▶ _Aufgabenstellung_
Ändere in allen folgenden Datensätzen „Gray“ zu „Black“ und gib die Zeilen sonst unverändert wieder, aber ohne die Bilder.

▶ _Textdaten im Stil von Bildunterschriften_
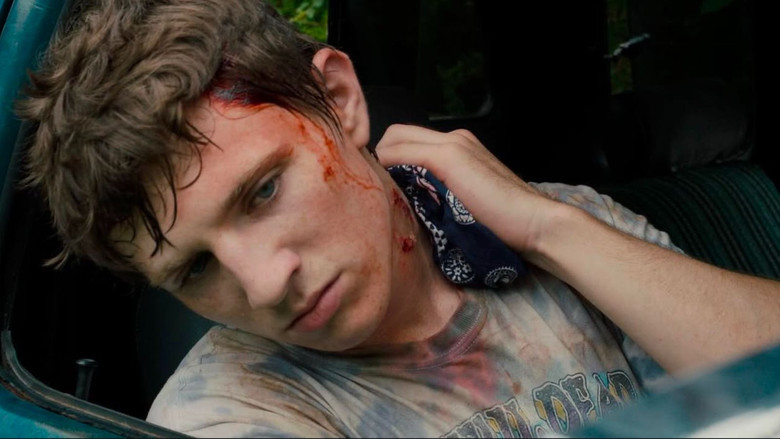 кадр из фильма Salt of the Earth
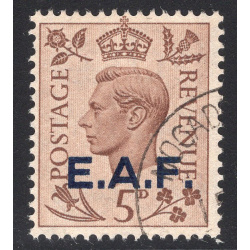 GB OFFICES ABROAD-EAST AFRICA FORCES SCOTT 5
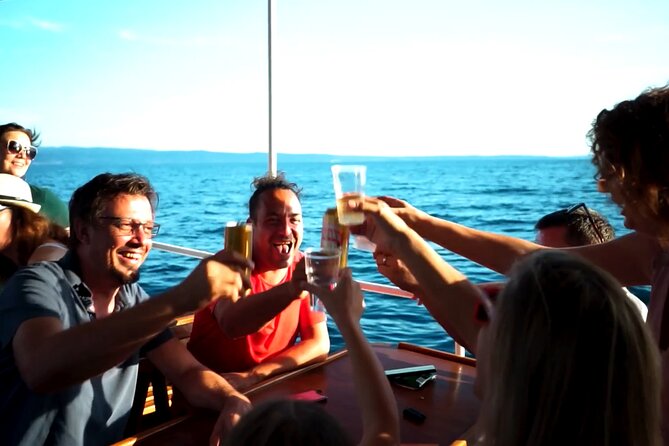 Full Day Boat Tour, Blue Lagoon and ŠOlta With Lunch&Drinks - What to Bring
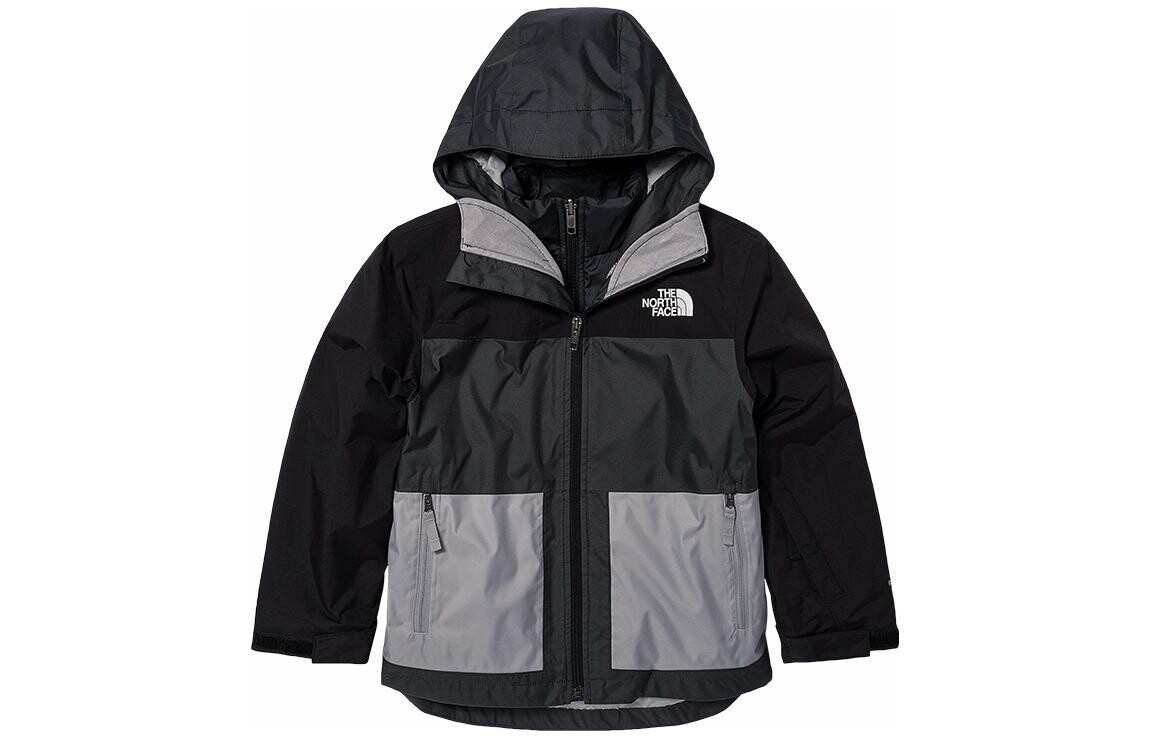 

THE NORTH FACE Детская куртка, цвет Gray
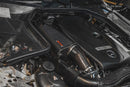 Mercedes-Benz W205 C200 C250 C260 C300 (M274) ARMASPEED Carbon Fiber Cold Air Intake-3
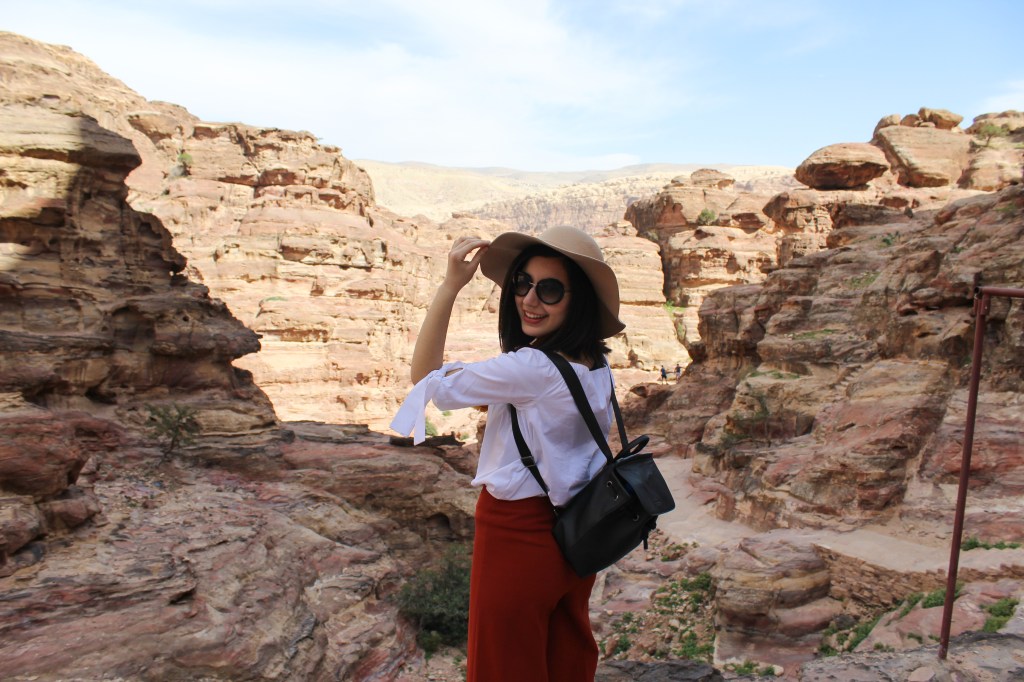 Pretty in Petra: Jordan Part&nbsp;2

▶ _Antwort zur Übung_
 кадр из фильма Salt of the Earth
 GB OFFICES ABROAD-EAST AFRICA FORCES SCOTT 5
 Full Day Boat Tour, Blue Lagoon and ŠOlta With Lunch&Drinks - What to Bring

THE NORTH FACE Детская куртка, цвет Black
 Mercedes-Benz W205 C200 C250 C260 C300 (M274) ARMASPEED Carbon Fiber Cold Air Intake-3
 Pretty in Petra: Jordan Part&nbsp;2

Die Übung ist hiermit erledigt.